Şadırvan Avlusunundört bir yanına yerleştirilmiş farklı boyut-çap-farklı geçiş unsurlarına sahip dört minaresiyle yapılan ilk uygulamadır. Birincisi camiiye adını veren üç şerefeli olanıdır. Bu minareye üç ayrı yoldan çıkılarak ilk olma özelliği taşır. Minarenin yüksekliği 81 metredir. Yani Boğaziçi Köprüsü’nden yüksek…
İki şerefeli olan minaret baklava motifli ve iki yolludur.
Avlunun arkasında sağ kısımda bulunan minaret ise tek şerefeli ve yivlidir. Bu minareden dolayo Burmalı Camii de denir.
Camiinin kubbesi 24 metre çapındadır. 6 taşıyıcı ayağı vardır. 
Camiinin kibble yönünde ki mezarlıkta o dönemin önemli zatları (Paşa, subay, kadı, tüccar, müftü..) bulunmaktadır.
Cümle Kapısı, kubbeli ve revaklı harem avlusuyla gerçekten çok güzeldi… Ayrıca daha önce tek tek uygulanan birçok mimari tekniği yeni bir anlayışla kaynaştırarak geleceğe örnek temsil etmiştir.
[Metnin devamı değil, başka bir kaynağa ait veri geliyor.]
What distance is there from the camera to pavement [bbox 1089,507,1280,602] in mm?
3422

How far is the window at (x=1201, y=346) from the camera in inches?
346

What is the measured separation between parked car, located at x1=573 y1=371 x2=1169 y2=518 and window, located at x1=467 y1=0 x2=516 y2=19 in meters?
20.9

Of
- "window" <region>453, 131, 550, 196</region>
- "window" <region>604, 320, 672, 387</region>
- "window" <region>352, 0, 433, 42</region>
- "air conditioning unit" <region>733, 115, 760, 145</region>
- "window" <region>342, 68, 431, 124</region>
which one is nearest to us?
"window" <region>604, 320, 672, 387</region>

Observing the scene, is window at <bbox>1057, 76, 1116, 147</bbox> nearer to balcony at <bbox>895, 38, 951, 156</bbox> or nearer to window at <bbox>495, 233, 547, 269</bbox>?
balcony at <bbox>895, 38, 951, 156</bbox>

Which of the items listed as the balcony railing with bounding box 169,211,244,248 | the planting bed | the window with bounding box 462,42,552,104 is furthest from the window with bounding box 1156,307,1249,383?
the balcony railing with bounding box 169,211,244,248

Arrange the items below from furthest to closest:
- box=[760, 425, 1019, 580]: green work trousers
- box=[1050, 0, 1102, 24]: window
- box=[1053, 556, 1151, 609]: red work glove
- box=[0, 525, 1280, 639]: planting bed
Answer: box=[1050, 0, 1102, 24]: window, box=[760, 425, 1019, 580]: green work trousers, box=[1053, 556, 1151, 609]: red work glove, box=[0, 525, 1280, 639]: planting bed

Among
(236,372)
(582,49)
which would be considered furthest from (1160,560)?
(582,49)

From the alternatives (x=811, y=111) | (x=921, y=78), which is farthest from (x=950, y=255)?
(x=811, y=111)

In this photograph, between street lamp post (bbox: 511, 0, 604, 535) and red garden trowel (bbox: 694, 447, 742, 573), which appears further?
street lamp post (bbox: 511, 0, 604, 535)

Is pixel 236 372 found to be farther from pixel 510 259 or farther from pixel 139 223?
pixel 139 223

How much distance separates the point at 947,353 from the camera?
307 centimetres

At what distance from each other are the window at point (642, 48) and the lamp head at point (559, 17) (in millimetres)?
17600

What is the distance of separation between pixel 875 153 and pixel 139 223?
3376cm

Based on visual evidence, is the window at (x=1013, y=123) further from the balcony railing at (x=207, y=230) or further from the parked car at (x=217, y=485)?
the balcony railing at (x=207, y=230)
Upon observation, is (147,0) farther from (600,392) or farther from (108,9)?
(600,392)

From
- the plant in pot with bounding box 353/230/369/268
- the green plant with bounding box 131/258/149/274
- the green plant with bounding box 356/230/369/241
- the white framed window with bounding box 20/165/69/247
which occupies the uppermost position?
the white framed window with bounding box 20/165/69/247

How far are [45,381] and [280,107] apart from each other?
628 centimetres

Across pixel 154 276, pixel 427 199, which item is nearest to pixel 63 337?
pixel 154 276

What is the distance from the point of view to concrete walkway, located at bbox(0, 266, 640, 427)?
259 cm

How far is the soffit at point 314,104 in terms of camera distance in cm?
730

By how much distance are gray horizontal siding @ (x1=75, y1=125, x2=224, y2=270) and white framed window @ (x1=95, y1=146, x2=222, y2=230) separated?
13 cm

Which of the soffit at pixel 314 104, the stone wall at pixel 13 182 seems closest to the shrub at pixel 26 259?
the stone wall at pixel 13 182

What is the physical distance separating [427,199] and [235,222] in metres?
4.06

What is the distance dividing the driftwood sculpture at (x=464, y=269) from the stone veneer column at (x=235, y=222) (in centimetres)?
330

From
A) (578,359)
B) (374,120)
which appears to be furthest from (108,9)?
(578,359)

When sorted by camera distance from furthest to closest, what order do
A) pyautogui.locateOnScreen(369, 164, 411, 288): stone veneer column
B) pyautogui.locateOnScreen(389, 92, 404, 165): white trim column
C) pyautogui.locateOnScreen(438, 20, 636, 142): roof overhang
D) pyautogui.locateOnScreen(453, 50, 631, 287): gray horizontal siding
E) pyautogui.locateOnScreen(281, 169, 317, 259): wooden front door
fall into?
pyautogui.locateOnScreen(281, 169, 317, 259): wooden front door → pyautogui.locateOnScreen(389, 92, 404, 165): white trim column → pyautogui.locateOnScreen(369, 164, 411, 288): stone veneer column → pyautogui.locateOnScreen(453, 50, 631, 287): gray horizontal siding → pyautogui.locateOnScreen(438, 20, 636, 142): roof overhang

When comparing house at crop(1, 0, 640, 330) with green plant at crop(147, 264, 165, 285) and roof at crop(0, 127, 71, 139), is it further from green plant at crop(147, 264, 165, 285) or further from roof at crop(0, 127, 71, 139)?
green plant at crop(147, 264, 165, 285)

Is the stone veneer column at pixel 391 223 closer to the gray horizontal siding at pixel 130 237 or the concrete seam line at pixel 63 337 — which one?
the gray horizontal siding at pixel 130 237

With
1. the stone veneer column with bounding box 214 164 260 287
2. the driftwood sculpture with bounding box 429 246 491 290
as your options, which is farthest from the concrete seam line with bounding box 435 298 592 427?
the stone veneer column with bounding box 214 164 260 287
Edirne Saray Kalıntıları maalesef henüz ortalarda yok… Topkapı Sarayı’ndan daha haşmetli ve büyük olduğu söylenmekte… Ancak Balkan Harbi sırasında bizim paşalardan biri düşman eline geçmesin diye saraya siyanür içirmiş. Ve topraküstünde olan bölümleri yokolmuş… Yani hazin bir sonu var.
Kadın bu duramaz…
Gider ayak şöyle bir göz ucuyla bir kapalı çarşısına da bakayım dedim.
Kapalıçarşı mantığı Ali Paşa Çarşısına uzandım.
Azıcık dolandım, frenleyemem kendimi alışveriş yaparım, sonra nasıl taşırım deyip hemen çıktım.
Edirne bu… Ne Kırkpınar’ını, ne uluslararsı ün yapmış pehlivanını, ne geleneksel mutfağını, ne çevresini, ne hamamınıi camililerini anlatmaya buradan zaman yetmez…
Siz en iyisi İstanbul’a üç saatlik yol… Atlayın otobüse gidin. Arının gelin.